- **Texte fourni**:
----------------------------------------

Il y a 10 ans, le premier badbuzz avait lieu. Un internaute essaie de contacter une entreprise pour lui dire que son produit, un cadenas, peut être ouvert avec un simple bic. Sans réponse, l’internaute publie une vidéo sur un blog. Plus de 3 millions de visites et 9 jours après, l’entreprise met en place un échange gratuit. Celle-ci n’y avait pas survécu : le mythe du badbuzz destructeur était né.
Aujourd’hui, après 10 ans et 197 cas plus tard, nous en sommes à un point où il y a eu en un an presque autant de cas que 9 ans durant.
On a même vu des cas où des marques provoquent sciemment un badbuzz dans le but de faire du buzz. Dès lors, est-ce que ce genre de crise a encore un impact ? Quel sens peuvent-elles donner aux entreprises qui les subissent et à ceux qui ne les subissent pas ? Qu’est ce que cela nous dit sur notre société ?
C’est à ces questions que je vais tenter de répondre en faisant un sense-making des crises 2.0 . J’ai également adapté le mot sens avec un artifice pour les faire coller aux 5 sens des êtres humains.
1. Le goût : l’importance d’identifier les actifs en jeux : crisounette ne veut pas dire crise.
S’il y est vrai qu’il y a plus de crises qu’auparavant, il faut aussi signaler qu’elles sont la plupart du temps négligeable. Ainsi il y a 88 % crises éphémères en 2013 pour 36 avant 2010.

----------------------------------------

- **Données extraites**:
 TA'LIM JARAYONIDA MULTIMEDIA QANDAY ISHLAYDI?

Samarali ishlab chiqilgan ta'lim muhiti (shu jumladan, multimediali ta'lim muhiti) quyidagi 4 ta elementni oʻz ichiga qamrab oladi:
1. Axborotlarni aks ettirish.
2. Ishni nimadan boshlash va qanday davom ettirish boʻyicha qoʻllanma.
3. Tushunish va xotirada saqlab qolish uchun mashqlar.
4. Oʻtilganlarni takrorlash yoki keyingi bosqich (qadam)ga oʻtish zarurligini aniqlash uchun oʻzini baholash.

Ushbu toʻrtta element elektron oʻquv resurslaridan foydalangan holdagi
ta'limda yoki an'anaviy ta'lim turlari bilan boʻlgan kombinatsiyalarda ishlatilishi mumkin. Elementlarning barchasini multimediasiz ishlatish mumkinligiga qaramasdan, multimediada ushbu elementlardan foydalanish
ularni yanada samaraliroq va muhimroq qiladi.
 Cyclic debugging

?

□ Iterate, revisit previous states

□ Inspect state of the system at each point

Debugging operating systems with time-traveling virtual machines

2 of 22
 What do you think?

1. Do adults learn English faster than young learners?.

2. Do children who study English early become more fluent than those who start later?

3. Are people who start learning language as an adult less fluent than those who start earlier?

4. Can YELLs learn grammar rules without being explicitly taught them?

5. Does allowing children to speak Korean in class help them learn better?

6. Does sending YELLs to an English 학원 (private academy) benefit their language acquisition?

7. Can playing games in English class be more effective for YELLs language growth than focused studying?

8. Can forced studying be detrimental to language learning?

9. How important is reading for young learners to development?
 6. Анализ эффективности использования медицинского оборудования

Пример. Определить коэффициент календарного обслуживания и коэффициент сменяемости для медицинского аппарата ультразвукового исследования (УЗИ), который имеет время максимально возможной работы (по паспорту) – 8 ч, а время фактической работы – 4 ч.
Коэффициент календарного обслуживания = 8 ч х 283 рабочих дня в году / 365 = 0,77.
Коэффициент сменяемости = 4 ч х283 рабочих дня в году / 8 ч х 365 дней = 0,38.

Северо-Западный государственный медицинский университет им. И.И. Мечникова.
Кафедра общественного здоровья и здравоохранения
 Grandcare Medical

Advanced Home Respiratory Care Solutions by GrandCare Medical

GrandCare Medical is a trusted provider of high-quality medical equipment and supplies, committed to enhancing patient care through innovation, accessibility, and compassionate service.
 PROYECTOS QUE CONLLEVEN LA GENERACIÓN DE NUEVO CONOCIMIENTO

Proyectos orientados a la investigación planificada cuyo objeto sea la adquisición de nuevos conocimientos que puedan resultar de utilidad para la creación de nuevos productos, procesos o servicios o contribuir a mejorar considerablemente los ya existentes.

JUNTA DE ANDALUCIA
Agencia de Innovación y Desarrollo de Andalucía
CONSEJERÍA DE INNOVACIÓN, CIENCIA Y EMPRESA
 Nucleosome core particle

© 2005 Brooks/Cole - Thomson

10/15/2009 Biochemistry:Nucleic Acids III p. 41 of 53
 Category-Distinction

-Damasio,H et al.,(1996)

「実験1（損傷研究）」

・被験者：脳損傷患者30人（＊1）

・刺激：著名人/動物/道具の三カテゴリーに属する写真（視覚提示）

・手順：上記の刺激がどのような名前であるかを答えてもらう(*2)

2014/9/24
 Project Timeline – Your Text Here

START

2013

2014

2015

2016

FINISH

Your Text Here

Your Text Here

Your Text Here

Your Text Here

----------------------------------------

- **Consignes**:
[1] Dans le texte sur les badbuzz, quel produit l'internaute a-t-il montré comme pouvant être ouvert avec un simple bic ?
[2] Reprenez le texte sur les badbuzz et poursuivez-le à la suite de sa dernière phrase.

- **Réponses fournies**:
[1] Un cadenas.

[2]
Dès lors, il faut clarifier les actifs qui sont en jeux. Pour ce faire, j’ai réalisé un travail scientifique sur la réputation et sa place par rapport à l’e-reputation. Je me suis souvenu de mes cours de physique en latin-science et plus particulièrement de la théorie du noyau. Le noyau est ainsi composé de nucléons extrêmement liés et sa cohésion est assurée par l’interaction, forte, qui maintient l’ensemble. Je me suis dit que c’était exactement cela la réputation ! Je les ai classés en 3 couches distinctes :
- Le noyau réputationnel : il est relativement inerte, c’est un phénomène de construction très lent. Il y a une interaction forte entre chaque élément ce qui maintenant l’ensemble des éléments entre eux pour former un ensemble homogène Ces éléments sont les valeurs de marque (au sens de Fombrun), de son histoire, de l’expérience collective, des responsabilités sociétales et de l’image ancrée (le noyau d’image qui s’est transformé en réputation)
- Le noyau d’image : il est constituée de l’expérience vécue, l’influence ancrée (par exemple l’homme nu est une image qui est restée), les campagnes marketing, ce que la marque renvoie comme image (employés, logo, etc.)
- Le noyau d’influence : une couche extrêmement volatile que je rajoute par rapport aux théoriciens de la réputation qui se sont focalisés sur l’image et la réputation comme actif intangible, mais n’ont jamais su placer la rumeur, le bouche-a-oreille ou la place des égéries qui ont su parfois créer des réputations. Il est composée des rumeurs, des avis de tiers ou conseils de proche, de ce que dit Google sur une marque, du sponsoring ainsi que des égéries.
Propriétés du noyau réputationnel
- Le noyau d’influence est extrêmement volatile. On peut parler en terme d’heures.
- Le noyau réputationnel est relativement inerte. On parle en terme d’années.
- Il faut un certain temps, très léger et de la répétition pour faire passer de l’influence à l’image.
- La réputation est la seule qui opère sur chaque couche. Elle rejaillit sur l’influence, et sur l’image.
Ce n’est qu’après qu’on applique à la réputation des indicateurs, et la tonalité en fonction du public qui construit le noyau. Le noyau est une tâche qui agit comme un test de Rorschach pour le récepteur. C’est le récepteur qui décide si un aspect est négatif ou positif. Ainsi, une vague de licenciement parmi une entreprise peut être très négative pour l’employé de celle-ci en terme d’image, relativement négatif pour le grand public, mais extrêmement positif pour un investisseur. On brise avec cette théorie un des grands soucis des théoriciens de la réputation qui réfléchissent en terme de stakeholders.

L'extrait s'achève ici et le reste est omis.